Jones logs every pitch on an individual chart that enables him to specify the type and location of the pitch as well as the count in which it was thrown. The hitting chart includes spaces for each at-bat and a field diagram where Jones can log the direction of each batted ball.

If that sounds complicated, it is just half the battle. He also watches for the positioning of the defense for each batter and listens to the local broadcast of the game to pick up other information that might be helpful.

Somehow, he manages to do all of it and still produce meticulously neat charts that include color-coded entries and surprisingly in-depth instant analysis.

"I stay very motivated, because Johnny uses this stuff," Jones says. "He is very organized, and he gives me good feedback. That keeps me motivated. People ask me how I can do so much, but it doesn't bother me. I feel like I'm contributing."

This was not always standard operating procedure. The history of everyday advanced scouting apparently dates only to the early 1950s, when the Brooklyn Dodgers began sending an advance man to the Polo Grounds or to Philadelphia to scout the teams that were on their way to Ebbets Field.

Former Dodgers executive Al Campanis claims some credit for the concept, which he said sprang from a conversation in 1950 with then-general manager Buzzie Bavasi.

"I had played football at NYU in between baseball seasons, and after that I coached the backfield at City College," Campanis remembers. "I told Buzzie that on Saturdays I used to advance scout the opposition. You go and see the team you're going to play and come back and give a report on how to play them.

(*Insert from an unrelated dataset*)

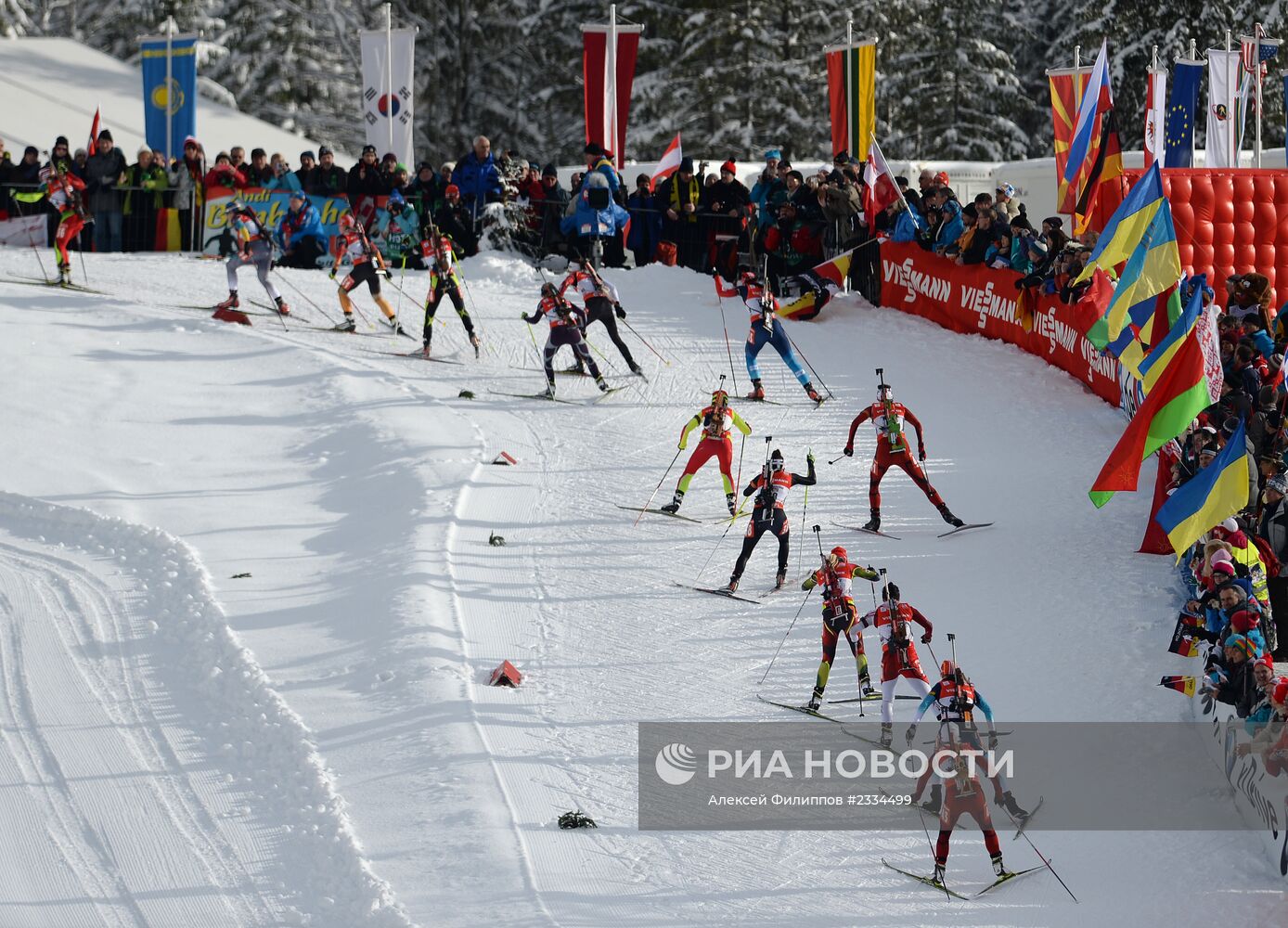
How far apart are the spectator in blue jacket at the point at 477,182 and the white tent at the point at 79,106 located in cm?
836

"I said, 'Why don't we do that in baseball?' He looked at me and said, 'Do you think you could do it?' In those days, there were only seven other teams, and you could see them by going 10 miles to the Polo Grounds or driving two hours to Philadelphia."

Bavasi gave the go-ahead, and a new system of scouting was born. The Dodgers began covering the rest of the league regularly and -- perhaps not coincidentally -- had tremendous on-field success during the 1950s and '60s.

"Before that, everybody just went out and played the game," Bavasi says. "They didn't pay any attention to that kind of thing. But we had 27 minor-league clubs. In order to support those clubs, we had to win."

It wasn't long before other teams began to catch on. The Chicago Cubs were the next club to use an advance scout, and it soon became a common practice to send a scout to spy on the competition.

There are only a few teams that don't regularly do advance work now. The Montreal Expos pulled their advance scout off the road a few years ago to save money, and Detroit Tigers manager Sparky Anderson doesn't incorporate advance scouting information into his managerial strategy.